For More Information
At the beginning of this article I said that the stat command would reveal an LED code that would point you to the general cause of a crash. While these codes provide the big picture of a crash, suppose you want more information? Enter the Machine State Save Area (mst) command. Among other things, mst displays a wealth of information on your hardware. But in diagnosing a system dump, a few lines at the bottom of mst output are always quite telling:
(0)> mst
… lines omitted …
Except :
orgea 0000000013FFFE30 dsisr 0000000040000000
bit set: DSISR_PFT
vmh 000000FF07FFFFFD curea 0000000013FFFE30
pftyp 0000000000000106
Aha! These last few lines will always start with a section headed by “Except”. As you might expect, Except is short for exception, and it’s these lines that amplify on the LED code. In this output, notice the bit set field; there’s the declaration, DSISR_PFT. If you get that far in reading your dump, always look at this one field; this will be the exact function your system crashed on. Remember: Status will show you the program that caused the crash; bit set will show you the function that was invoked on behalf of the program. In this case, my manual invocation of the dump function caused a data storage interrupt in my page frame table. The system couldn’t deal with that interrupt, so it crashed.
The Kernel Debugger Tool
I could write a book on the kernel debugger tool, but what I’ve said here is plenty for you to get started. I just want to give you an idea of the power and depth you have at your fingertips when you set about diagnosing the causes of a system crash. It’s absolutely worth your while to get to know the kdb well.

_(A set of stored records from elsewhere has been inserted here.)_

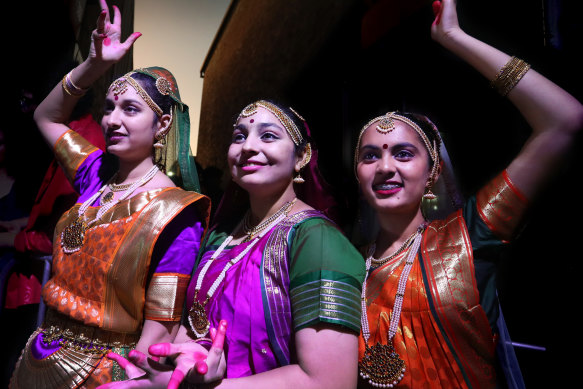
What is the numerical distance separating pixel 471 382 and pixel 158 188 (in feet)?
4.94

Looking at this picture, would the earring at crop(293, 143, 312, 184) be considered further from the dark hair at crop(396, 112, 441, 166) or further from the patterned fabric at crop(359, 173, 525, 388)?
the patterned fabric at crop(359, 173, 525, 388)

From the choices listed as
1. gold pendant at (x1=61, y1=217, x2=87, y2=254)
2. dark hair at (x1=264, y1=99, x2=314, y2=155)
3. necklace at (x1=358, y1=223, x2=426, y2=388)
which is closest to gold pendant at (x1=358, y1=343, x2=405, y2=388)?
necklace at (x1=358, y1=223, x2=426, y2=388)

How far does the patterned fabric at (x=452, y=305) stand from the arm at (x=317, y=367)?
28cm

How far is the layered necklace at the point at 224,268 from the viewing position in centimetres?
139

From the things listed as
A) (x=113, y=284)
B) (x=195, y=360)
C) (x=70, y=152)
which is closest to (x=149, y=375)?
(x=195, y=360)

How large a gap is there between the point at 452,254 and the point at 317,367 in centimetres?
66

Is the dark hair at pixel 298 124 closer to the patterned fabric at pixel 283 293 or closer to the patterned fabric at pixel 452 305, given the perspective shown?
the patterned fabric at pixel 283 293

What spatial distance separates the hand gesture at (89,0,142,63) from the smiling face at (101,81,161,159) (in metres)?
0.27

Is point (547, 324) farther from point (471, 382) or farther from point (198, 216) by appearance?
point (198, 216)

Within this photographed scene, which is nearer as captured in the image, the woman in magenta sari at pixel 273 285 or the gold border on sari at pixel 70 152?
the woman in magenta sari at pixel 273 285

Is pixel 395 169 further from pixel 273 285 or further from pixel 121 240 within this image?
pixel 121 240

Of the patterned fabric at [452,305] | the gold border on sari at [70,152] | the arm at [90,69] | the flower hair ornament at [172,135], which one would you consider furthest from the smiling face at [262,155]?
the gold border on sari at [70,152]

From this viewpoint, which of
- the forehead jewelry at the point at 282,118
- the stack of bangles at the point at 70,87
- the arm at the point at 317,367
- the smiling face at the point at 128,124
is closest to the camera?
the arm at the point at 317,367

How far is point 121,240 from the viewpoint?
1.55m
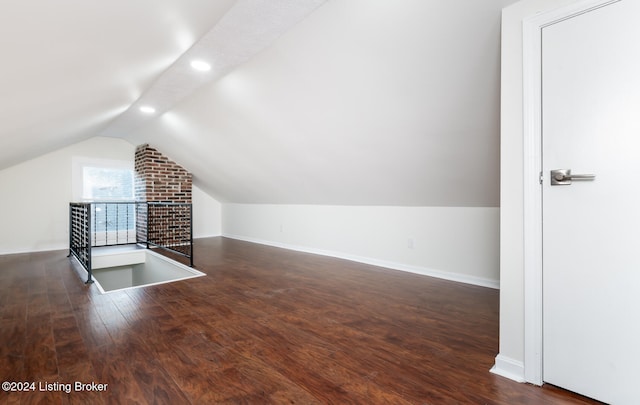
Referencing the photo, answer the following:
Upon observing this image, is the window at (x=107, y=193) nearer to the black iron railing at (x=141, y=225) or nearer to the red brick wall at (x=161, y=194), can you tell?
the black iron railing at (x=141, y=225)

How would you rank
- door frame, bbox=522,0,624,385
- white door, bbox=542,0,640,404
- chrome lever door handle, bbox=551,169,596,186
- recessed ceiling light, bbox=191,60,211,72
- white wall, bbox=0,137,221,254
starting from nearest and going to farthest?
white door, bbox=542,0,640,404, chrome lever door handle, bbox=551,169,596,186, door frame, bbox=522,0,624,385, recessed ceiling light, bbox=191,60,211,72, white wall, bbox=0,137,221,254

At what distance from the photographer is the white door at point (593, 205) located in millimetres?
1242

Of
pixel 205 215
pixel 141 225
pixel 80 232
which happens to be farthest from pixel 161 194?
pixel 80 232

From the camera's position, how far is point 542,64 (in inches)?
57.2

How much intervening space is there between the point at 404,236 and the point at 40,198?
5.97 meters

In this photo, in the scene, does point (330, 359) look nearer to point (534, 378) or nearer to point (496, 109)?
point (534, 378)

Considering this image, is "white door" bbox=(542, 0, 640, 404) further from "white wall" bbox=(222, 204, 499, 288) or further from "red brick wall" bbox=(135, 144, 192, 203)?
"red brick wall" bbox=(135, 144, 192, 203)

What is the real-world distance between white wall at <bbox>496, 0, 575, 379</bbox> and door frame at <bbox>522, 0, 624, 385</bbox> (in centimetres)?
2

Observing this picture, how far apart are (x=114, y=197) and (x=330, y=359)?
596cm

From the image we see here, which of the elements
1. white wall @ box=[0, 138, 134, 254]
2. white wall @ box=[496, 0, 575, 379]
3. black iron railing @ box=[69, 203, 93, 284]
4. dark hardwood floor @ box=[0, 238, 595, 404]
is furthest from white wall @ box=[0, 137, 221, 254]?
white wall @ box=[496, 0, 575, 379]

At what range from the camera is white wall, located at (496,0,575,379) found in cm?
151

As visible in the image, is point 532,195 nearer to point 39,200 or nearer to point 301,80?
point 301,80

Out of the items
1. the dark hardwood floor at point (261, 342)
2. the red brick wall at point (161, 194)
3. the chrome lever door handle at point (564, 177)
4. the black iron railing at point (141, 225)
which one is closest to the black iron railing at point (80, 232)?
the dark hardwood floor at point (261, 342)

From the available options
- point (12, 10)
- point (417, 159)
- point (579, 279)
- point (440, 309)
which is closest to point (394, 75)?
point (417, 159)
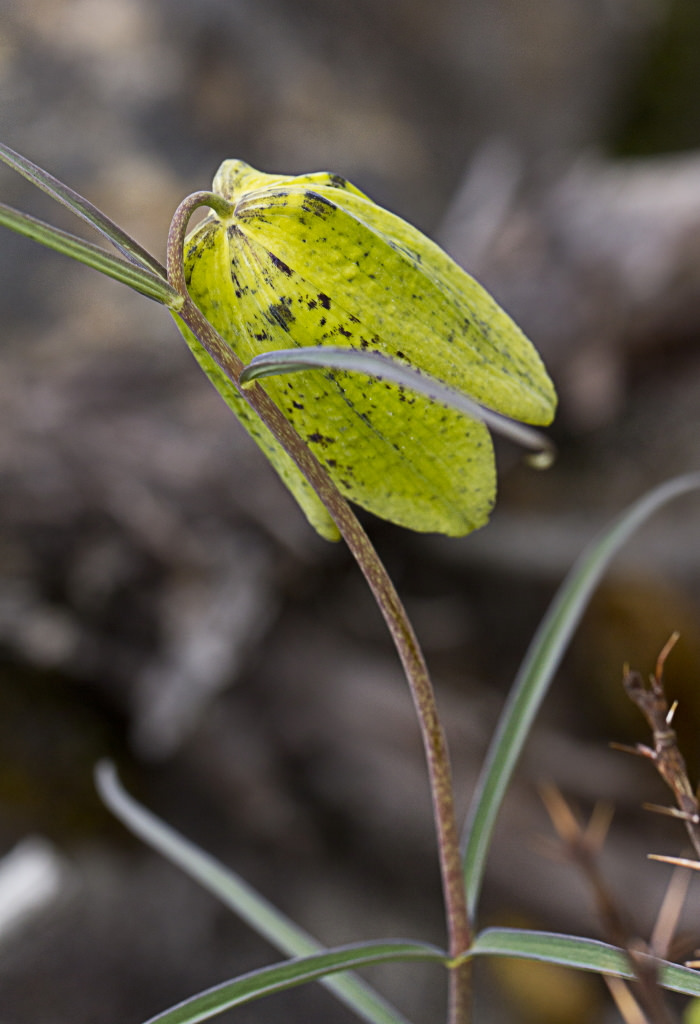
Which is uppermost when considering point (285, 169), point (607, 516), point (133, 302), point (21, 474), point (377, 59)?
point (377, 59)

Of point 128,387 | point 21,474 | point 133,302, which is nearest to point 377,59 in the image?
point 133,302

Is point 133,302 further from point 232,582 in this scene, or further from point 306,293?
point 306,293

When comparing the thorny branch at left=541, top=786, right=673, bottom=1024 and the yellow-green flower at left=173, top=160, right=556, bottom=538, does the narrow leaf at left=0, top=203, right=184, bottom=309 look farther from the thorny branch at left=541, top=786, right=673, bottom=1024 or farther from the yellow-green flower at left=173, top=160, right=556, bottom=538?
the thorny branch at left=541, top=786, right=673, bottom=1024

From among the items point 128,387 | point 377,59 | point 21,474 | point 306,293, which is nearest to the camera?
point 306,293

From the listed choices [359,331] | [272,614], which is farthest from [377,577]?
[272,614]

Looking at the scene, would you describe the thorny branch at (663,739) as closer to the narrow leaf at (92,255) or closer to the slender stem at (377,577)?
the slender stem at (377,577)

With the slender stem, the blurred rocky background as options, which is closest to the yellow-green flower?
the slender stem
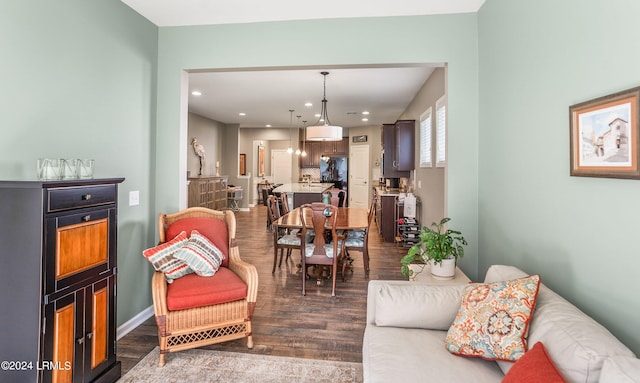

Additional kdb Information
Need more info on all the commands the kdb contains? Just enter a question mark (?) at your (0) > prompt and hit the enter key. Every command available to you in the particular version of AIX you’re running will be listed here. Also visit the IBM Knowledge Center to see a section devoted to the kdb. It’s basically in manpage format, but it will give you insight into the kdb’s many commands. The kdb is really the only game in town if you want to read an AIX system dump. Once you take a little time to get used to the way the kdb presents its information, you’ll be able to effectively diagnose system dumps.